# SOURCE MATERIAL:
* * *

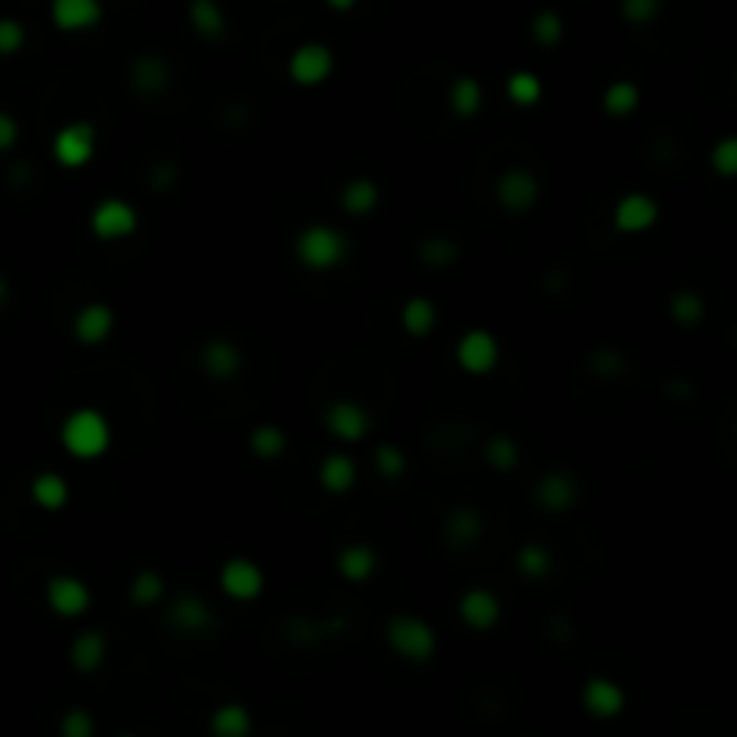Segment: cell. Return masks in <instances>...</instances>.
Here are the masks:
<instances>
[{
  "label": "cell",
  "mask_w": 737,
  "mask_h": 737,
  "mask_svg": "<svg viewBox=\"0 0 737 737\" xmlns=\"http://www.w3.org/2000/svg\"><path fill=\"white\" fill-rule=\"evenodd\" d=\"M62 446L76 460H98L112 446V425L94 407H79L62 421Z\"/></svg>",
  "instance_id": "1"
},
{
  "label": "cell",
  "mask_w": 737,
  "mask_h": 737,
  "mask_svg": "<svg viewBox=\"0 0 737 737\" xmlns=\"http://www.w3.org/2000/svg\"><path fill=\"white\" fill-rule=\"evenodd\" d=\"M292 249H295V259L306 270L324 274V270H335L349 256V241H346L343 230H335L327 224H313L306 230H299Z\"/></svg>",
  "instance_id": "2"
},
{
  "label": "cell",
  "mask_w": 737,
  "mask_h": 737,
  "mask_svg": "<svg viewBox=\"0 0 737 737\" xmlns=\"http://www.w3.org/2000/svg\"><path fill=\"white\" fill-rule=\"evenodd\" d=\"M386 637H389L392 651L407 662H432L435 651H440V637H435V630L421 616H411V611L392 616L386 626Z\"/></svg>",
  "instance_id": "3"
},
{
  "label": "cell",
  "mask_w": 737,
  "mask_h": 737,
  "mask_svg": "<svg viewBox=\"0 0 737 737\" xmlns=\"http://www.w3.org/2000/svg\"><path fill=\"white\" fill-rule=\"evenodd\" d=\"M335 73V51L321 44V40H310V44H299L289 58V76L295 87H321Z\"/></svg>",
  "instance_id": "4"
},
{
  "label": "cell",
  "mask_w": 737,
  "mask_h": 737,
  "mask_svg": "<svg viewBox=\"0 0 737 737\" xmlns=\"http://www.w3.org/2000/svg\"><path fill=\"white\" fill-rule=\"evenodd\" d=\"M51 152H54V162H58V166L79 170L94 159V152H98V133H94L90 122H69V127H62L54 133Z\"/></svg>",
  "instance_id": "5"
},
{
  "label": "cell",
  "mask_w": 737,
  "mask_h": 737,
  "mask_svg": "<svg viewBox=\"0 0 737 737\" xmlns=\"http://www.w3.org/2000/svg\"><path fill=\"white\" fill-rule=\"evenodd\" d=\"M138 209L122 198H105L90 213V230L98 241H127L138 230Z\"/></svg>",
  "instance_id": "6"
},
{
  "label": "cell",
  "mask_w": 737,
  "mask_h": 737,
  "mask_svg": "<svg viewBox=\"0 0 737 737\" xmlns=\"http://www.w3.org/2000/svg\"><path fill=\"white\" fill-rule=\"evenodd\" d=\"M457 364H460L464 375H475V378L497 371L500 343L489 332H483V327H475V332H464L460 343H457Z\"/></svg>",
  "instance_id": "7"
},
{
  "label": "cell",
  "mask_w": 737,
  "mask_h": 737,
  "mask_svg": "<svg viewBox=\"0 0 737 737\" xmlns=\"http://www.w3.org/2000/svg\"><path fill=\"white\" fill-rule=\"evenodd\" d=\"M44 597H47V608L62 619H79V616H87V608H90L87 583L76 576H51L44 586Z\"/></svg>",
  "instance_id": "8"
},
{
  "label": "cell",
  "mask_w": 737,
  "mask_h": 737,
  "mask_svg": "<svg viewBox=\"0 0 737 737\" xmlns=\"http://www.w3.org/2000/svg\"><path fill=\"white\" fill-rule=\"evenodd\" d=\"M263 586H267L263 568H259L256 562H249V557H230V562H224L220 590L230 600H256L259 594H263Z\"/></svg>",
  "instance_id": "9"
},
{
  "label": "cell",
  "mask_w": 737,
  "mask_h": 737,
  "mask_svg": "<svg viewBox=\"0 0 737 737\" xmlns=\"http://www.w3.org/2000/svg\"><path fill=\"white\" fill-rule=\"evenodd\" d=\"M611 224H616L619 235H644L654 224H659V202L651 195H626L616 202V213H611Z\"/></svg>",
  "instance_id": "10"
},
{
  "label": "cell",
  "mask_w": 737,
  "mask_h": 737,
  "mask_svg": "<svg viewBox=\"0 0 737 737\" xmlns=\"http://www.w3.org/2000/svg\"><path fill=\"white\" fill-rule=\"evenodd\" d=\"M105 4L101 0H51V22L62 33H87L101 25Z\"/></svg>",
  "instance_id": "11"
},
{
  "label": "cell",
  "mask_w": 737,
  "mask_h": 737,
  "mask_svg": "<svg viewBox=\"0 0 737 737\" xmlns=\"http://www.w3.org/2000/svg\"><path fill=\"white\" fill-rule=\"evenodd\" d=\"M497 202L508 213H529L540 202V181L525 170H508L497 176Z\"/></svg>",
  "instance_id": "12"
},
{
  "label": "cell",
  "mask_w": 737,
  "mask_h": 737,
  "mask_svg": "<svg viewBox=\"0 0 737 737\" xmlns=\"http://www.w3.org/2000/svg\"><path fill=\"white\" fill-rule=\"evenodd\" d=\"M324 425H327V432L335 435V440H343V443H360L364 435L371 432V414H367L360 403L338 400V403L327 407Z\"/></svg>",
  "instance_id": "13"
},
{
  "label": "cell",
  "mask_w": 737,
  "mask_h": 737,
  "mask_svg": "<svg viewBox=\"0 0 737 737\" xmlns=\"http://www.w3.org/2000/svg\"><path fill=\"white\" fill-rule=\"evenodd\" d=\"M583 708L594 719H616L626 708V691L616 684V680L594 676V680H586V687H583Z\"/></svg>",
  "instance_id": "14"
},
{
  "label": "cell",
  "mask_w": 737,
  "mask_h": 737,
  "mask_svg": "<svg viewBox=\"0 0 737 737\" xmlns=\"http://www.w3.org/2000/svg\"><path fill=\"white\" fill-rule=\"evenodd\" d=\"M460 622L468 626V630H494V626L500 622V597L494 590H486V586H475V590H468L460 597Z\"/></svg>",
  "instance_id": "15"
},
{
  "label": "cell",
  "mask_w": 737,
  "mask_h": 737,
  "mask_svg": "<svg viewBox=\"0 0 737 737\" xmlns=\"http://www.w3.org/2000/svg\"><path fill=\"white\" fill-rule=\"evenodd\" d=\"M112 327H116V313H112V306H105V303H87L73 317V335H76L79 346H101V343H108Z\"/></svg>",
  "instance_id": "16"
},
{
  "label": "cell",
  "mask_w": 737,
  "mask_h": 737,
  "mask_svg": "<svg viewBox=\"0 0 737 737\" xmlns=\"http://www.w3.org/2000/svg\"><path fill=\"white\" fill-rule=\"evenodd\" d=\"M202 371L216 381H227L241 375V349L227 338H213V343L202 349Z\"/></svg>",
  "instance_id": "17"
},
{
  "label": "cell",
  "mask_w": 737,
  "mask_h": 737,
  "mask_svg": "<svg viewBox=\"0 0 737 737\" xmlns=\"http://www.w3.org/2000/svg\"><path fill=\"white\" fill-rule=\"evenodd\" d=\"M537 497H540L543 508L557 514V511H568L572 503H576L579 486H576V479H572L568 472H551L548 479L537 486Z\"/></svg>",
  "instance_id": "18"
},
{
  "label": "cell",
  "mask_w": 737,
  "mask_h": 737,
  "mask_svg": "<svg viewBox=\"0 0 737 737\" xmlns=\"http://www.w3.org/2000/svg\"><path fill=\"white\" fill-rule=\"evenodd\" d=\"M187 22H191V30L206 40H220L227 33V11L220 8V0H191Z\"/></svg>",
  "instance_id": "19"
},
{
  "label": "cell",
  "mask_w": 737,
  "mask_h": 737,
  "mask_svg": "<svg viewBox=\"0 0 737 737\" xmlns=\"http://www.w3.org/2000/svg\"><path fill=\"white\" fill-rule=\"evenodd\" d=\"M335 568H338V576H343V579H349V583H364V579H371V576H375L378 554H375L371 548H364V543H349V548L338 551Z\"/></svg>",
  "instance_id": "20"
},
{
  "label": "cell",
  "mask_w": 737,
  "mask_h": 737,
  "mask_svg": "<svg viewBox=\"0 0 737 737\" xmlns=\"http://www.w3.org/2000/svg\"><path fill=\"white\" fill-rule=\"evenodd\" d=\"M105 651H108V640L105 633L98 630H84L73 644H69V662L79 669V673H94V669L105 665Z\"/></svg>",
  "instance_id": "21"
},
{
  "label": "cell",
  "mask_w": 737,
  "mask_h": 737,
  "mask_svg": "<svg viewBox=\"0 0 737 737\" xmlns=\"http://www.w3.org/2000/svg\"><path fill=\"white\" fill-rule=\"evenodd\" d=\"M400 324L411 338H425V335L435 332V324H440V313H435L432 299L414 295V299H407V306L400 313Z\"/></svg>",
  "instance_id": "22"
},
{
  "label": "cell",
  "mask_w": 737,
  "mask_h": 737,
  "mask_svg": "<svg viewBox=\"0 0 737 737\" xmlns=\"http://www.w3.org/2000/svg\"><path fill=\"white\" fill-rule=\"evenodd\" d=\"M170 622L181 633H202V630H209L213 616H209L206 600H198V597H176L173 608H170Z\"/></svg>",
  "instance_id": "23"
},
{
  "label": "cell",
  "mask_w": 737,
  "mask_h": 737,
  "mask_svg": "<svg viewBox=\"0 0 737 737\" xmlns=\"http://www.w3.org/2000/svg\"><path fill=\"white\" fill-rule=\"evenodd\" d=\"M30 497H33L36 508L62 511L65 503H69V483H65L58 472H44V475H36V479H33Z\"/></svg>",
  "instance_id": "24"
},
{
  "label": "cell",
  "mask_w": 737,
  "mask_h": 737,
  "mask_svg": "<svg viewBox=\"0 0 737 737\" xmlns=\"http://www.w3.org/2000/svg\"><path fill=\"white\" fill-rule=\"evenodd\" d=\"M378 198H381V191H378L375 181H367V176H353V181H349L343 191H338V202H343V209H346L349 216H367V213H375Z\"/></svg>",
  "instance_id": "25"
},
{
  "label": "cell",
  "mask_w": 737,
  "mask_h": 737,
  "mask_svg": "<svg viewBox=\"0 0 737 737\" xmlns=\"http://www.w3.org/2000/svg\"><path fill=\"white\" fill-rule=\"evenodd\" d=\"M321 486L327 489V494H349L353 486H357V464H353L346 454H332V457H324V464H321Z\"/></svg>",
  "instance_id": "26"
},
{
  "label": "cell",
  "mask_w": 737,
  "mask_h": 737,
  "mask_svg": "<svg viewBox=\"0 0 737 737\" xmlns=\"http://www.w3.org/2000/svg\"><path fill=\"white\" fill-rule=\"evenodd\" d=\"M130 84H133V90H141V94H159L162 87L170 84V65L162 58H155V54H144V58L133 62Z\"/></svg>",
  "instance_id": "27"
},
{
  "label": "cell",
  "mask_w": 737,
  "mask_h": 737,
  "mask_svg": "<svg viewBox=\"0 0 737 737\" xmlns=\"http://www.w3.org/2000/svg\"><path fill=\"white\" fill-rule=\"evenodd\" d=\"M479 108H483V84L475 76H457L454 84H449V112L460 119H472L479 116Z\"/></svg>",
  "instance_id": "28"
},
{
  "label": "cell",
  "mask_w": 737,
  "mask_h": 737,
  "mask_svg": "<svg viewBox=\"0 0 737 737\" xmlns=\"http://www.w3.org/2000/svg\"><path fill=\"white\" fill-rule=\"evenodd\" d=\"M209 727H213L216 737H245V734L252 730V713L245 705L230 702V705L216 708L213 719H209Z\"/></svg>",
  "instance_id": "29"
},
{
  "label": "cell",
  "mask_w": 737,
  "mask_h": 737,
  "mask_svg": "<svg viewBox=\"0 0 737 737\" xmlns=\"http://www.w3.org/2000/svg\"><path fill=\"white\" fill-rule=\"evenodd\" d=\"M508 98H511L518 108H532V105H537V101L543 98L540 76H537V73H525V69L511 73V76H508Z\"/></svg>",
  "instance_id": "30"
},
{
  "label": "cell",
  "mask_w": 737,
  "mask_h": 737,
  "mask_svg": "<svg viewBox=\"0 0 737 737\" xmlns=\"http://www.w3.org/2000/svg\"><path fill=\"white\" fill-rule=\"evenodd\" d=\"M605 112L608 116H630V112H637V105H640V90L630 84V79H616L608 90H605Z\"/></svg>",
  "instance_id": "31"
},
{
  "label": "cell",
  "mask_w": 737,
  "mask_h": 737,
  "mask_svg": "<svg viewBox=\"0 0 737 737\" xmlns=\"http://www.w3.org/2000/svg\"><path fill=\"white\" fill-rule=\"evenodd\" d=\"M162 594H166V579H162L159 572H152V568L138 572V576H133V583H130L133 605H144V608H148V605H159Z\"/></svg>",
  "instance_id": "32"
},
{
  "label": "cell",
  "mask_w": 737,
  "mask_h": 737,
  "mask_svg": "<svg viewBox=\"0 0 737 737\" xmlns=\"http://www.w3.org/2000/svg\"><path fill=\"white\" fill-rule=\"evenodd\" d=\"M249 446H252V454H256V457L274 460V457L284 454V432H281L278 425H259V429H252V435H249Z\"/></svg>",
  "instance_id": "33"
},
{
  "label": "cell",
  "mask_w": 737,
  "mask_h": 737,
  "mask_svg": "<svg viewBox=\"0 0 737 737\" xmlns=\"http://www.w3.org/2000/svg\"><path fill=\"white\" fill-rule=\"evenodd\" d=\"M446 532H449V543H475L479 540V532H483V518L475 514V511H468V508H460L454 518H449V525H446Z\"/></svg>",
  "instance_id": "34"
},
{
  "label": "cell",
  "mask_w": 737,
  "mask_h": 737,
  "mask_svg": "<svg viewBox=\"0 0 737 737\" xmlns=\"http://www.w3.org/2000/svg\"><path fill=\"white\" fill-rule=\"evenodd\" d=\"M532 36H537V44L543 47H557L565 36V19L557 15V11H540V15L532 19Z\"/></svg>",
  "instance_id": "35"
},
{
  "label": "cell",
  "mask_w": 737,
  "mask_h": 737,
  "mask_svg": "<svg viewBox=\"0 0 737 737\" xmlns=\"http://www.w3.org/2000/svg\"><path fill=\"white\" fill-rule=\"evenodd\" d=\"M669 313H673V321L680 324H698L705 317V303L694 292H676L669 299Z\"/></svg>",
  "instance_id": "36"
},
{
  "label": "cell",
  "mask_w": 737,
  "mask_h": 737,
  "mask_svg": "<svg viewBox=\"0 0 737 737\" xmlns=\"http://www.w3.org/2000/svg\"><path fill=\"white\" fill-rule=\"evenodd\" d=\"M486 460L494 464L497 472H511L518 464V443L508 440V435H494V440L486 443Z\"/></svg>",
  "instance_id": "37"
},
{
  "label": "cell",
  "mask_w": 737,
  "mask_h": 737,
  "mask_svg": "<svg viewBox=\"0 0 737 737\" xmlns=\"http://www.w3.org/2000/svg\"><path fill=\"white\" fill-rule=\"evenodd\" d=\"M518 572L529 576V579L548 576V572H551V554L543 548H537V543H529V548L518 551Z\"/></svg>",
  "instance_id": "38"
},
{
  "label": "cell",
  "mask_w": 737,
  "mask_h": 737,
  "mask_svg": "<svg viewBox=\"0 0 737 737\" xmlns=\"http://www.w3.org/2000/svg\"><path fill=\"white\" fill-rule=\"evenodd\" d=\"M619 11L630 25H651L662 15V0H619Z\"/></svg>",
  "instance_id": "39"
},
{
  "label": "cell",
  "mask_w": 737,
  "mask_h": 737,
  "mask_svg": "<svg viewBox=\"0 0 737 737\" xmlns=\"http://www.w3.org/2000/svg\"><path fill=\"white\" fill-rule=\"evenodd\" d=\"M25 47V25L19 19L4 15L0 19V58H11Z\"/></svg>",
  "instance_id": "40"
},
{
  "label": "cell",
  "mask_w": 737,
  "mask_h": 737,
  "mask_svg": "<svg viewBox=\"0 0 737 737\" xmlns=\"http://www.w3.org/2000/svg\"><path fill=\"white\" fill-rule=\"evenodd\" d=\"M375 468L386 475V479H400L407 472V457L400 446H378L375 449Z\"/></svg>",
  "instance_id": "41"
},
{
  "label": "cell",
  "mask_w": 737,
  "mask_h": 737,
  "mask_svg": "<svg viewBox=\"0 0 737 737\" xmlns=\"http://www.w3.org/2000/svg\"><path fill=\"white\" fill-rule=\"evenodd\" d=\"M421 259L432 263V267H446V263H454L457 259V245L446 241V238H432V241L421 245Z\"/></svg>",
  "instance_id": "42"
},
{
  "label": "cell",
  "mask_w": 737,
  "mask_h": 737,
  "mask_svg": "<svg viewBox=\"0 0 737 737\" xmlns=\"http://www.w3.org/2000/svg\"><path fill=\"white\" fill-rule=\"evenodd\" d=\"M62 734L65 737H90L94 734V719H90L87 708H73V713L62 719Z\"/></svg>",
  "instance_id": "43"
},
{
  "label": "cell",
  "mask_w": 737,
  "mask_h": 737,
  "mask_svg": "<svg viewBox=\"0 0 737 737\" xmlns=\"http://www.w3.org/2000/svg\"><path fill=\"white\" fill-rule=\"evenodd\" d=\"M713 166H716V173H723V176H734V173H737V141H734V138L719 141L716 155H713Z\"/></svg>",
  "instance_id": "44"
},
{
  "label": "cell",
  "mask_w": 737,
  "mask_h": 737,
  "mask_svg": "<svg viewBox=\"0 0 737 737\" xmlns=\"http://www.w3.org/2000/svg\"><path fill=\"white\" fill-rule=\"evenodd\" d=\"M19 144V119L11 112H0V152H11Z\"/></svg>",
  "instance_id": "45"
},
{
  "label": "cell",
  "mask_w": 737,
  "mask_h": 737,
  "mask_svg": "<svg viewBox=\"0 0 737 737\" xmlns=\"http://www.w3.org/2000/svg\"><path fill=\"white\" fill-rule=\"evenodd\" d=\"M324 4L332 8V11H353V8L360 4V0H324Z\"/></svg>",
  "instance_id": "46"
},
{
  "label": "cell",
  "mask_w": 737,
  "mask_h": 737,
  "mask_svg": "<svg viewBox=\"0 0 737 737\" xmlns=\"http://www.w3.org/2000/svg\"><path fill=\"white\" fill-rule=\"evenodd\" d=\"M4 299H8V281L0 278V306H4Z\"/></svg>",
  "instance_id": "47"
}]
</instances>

* * *

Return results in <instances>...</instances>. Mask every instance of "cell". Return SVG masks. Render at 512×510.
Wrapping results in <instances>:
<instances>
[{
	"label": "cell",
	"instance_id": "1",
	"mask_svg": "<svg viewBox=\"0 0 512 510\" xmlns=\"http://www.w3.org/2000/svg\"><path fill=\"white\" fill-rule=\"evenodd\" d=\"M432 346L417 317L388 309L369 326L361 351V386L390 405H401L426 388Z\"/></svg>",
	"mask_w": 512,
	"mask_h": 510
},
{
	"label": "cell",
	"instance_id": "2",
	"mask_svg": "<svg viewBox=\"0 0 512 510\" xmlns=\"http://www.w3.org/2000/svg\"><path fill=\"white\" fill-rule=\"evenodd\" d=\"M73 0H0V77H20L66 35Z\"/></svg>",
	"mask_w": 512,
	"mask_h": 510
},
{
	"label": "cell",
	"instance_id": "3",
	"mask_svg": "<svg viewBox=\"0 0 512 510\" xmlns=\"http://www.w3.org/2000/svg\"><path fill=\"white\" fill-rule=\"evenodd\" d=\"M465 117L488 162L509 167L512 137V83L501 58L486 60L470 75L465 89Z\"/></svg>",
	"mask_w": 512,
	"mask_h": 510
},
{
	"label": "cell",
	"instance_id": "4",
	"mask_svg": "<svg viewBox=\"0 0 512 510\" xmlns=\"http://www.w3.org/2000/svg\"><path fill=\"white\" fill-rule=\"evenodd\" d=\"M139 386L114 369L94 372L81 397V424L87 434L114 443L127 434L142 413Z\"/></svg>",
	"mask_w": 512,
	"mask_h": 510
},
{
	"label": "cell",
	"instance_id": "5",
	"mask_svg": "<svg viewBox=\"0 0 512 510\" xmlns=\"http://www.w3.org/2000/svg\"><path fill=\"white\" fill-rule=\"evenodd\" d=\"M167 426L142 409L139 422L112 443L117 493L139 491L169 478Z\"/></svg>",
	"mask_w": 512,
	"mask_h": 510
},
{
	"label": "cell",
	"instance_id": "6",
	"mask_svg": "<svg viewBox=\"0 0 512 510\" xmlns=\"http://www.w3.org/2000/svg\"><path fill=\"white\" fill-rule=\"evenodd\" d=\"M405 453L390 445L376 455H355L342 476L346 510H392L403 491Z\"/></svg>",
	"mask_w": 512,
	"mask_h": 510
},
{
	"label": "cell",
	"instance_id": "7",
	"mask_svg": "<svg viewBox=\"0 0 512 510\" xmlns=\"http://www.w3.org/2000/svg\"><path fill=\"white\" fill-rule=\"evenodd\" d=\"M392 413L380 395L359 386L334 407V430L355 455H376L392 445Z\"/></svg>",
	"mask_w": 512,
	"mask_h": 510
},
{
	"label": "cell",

* * *

# WHAT TO DO:
Copy the lines starting at the one containing "Return results in" and ending at the one containing "426L142 409L139 422L112", both included, reproducing them without any change.

# OUTPUT OF THE EXERCISE:
Return results in <instances>...</instances>. Mask every instance of "cell". Return SVG masks. Render at 512×510.
Wrapping results in <instances>:
<instances>
[{
	"label": "cell",
	"instance_id": "1",
	"mask_svg": "<svg viewBox=\"0 0 512 510\" xmlns=\"http://www.w3.org/2000/svg\"><path fill=\"white\" fill-rule=\"evenodd\" d=\"M432 346L417 317L388 309L369 326L361 351V386L390 405H401L426 388Z\"/></svg>",
	"mask_w": 512,
	"mask_h": 510
},
{
	"label": "cell",
	"instance_id": "2",
	"mask_svg": "<svg viewBox=\"0 0 512 510\" xmlns=\"http://www.w3.org/2000/svg\"><path fill=\"white\" fill-rule=\"evenodd\" d=\"M73 0H0V77H20L66 35Z\"/></svg>",
	"mask_w": 512,
	"mask_h": 510
},
{
	"label": "cell",
	"instance_id": "3",
	"mask_svg": "<svg viewBox=\"0 0 512 510\" xmlns=\"http://www.w3.org/2000/svg\"><path fill=\"white\" fill-rule=\"evenodd\" d=\"M465 117L488 162L509 167L512 137V83L501 58L486 60L470 75L465 89Z\"/></svg>",
	"mask_w": 512,
	"mask_h": 510
},
{
	"label": "cell",
	"instance_id": "4",
	"mask_svg": "<svg viewBox=\"0 0 512 510\" xmlns=\"http://www.w3.org/2000/svg\"><path fill=\"white\" fill-rule=\"evenodd\" d=\"M139 386L114 369L94 372L81 397V424L87 434L114 443L127 434L142 413Z\"/></svg>",
	"mask_w": 512,
	"mask_h": 510
},
{
	"label": "cell",
	"instance_id": "5",
	"mask_svg": "<svg viewBox=\"0 0 512 510\" xmlns=\"http://www.w3.org/2000/svg\"><path fill=\"white\" fill-rule=\"evenodd\" d=\"M167 426L142 409L139 422L112 443L117 493L139 491L169 478Z\"/></svg>",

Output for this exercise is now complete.